In Darjeeling Limited, the layout of the train compliments the essence of the narrative and allows us to immerse in the unfolding emotions of the story. The division in their train cabin is an example. It looks symmetrical at first sight. On one side is a mirror above the sink and on the other is a small opening window. This setup could be seen as a use of tactile poetic imagery. It symbolizes the brother’s communication after the loss of their dad and their missing mother. At times their conversations ‘touch’ each other or infuriate into a fight. At other times what they try to project onto each other only ’reflects’ on themselves.
Figure 2. Set layout complements essence of narrative in The Darjeeling Limited. The opening and mirror symbolize the bother’s communication. 
In the last scene, where each character was given a fragment of length on the train, is another example where to set layout complements the essence of the film. The camera moves from one end to the other, capturing them from a single point perspective. Each room is a specific portrait of the character and almost independent of the train setting except the moving window view of India. The composition of light, colors, elements are representative of a life moment. This cinematographic presentation goes with the meaning of the story everyone is embracing his life alone together. In this way, the train becomes a symbol of a journey that links all of the characters together and provokes a collective emotion. 
The style of the film is directly taken from the live locations in India and with a documentary-like perception to the details. We could see these in elements and lighting used on the train from furniture, fixture, curtains, paintings, patterns to smaller items like dining wares. The interior of the train also reflects impromptu essence of the journey. The spontaneous moments include the train gets lost, but the brothers explore the mountain nearby. Their mother is not who they expect, but they continue their trip. Francis initially is upset about his brother not being able to follow the ritual of blowing peacock feather, but later they each have their own choreography. Mark Friedberg told us that the ornamentation in the train was hand drawn by local artists and that he let go controlling for an exact result. We could see the difference between where the patterns are on his drawing and the actual train set. He mentioned that they are set props that could only be seen by the actors (not the audience) that are still well designed in the film to guide the acting. Perhaps the process of making film interior could similarly enhance the authenticity and spontaneity theme of the film.

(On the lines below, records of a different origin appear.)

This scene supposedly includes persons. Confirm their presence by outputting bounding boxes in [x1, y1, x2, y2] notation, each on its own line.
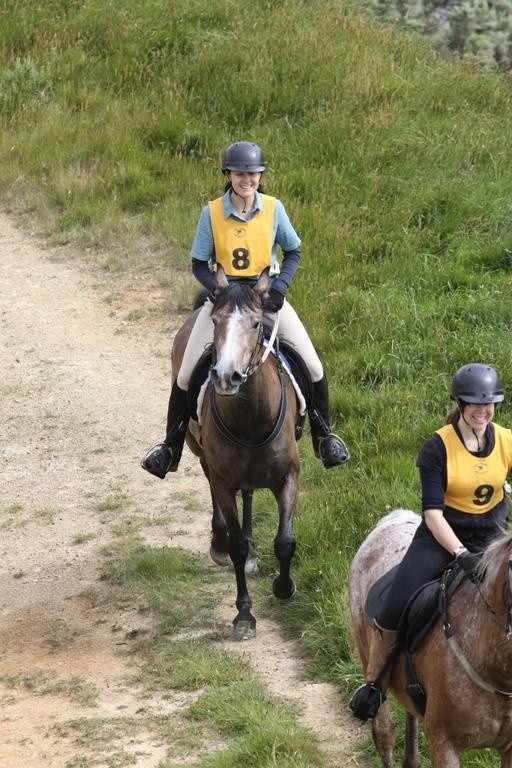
[137, 139, 352, 480]
[345, 360, 511, 722]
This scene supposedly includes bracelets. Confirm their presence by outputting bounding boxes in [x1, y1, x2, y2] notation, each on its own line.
[453, 546, 466, 555]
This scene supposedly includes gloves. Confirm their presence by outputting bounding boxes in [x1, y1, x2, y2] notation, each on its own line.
[264, 288, 284, 311]
[457, 551, 487, 584]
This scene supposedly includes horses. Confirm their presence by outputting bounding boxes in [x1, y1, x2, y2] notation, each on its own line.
[169, 260, 303, 643]
[345, 479, 512, 768]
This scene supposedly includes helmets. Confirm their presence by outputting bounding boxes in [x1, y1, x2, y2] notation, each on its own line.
[450, 362, 505, 404]
[221, 142, 266, 173]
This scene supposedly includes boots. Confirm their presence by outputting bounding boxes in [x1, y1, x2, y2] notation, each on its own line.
[144, 445, 179, 475]
[311, 436, 348, 462]
[355, 686, 387, 719]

Figure 3. Set visualization is taken from live locations in the Darjeeling Limited. Scale and movement give an immersive sense of the Indian town. Here the market place is wide open and Anderson was able to bring us into a more intimate space by zooming into individual actions.

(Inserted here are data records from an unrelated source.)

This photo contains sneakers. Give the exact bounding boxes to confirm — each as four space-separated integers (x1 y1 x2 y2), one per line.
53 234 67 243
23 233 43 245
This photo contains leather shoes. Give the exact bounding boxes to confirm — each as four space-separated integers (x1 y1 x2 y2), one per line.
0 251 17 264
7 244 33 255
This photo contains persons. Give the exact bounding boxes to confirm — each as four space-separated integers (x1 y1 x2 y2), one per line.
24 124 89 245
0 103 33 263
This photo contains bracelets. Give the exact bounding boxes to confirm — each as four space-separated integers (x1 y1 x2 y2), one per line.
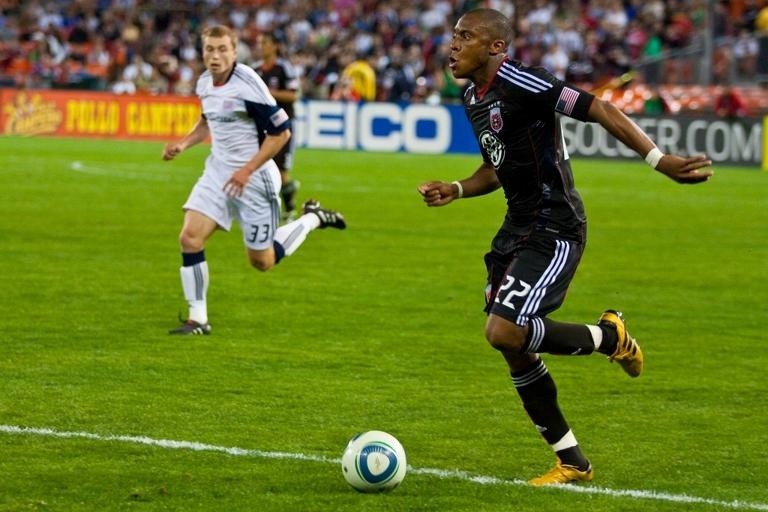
451 177 465 199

Similar to Norberg-Schulz’s idea of an existential space, Pallasmaa said “We live in worlds in which the material and the mental, the experienced, remembered, and imagined completely fuse into each other. Accessaries are as equally important as the interior layout and camera angle to creating the emotion of the film. In The Darjeeling Limited, each character has an item that represents their personality. The oldest of brothers, Francis, is constantly holding the schedule of the day card. It represents his frustration to follow a plan and his belief that by sharing an itinerary and embarking on a trip together, he would be able to reconnect with his brothers. He repeatedly says “Let’s make an agreement.” “Let’s make another agreement.”  “Can we agree to that?” For Jack, his iPod, seen in the train cabin and where they set up camp fire, show his tendency to see his life as a fiction. The perfume from his ex-girlfriend layers a meaning that grief is like a scent as it only fades away slowly. If you tries to break it, the fragrance releases strongly and lingers in the room. Peter on the other side wears a prescription glasses that prevent him from seeing clearly. The glasses set a boundary between himself and people around him. His wife does not know about his trip and he avoids conversation about becoming a father.